DESCRIPTION OF THE TASK: From the entries that follow, copy every line with the word "camera".

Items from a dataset
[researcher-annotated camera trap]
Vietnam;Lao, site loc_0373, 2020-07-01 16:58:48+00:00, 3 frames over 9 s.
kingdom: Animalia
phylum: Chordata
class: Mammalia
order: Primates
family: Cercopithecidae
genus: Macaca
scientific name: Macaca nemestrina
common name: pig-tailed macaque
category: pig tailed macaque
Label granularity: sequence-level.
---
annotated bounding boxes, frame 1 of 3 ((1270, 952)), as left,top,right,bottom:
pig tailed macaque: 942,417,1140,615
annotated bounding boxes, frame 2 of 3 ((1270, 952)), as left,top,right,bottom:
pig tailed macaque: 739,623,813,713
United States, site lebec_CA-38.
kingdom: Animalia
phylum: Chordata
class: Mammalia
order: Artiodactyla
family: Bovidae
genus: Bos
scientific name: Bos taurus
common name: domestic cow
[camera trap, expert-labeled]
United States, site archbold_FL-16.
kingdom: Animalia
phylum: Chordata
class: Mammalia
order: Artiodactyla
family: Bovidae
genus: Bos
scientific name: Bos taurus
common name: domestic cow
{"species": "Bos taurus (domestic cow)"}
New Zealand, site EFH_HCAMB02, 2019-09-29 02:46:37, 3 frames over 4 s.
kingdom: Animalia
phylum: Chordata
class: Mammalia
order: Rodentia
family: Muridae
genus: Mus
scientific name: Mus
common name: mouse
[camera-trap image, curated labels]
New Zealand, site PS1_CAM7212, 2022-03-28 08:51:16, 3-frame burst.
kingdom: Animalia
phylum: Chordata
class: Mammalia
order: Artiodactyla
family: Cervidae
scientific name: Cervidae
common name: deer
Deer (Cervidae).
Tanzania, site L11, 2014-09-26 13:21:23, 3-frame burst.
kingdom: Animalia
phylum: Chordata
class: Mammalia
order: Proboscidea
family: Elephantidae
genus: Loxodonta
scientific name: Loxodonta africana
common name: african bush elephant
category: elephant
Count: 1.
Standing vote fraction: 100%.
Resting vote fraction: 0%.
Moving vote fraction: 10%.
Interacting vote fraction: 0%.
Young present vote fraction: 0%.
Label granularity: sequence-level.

EXPECTED ANSWER:
[researcher-annotated camera trap]
[camera trap, expert-labeled]
[camera-trap image, curated labels]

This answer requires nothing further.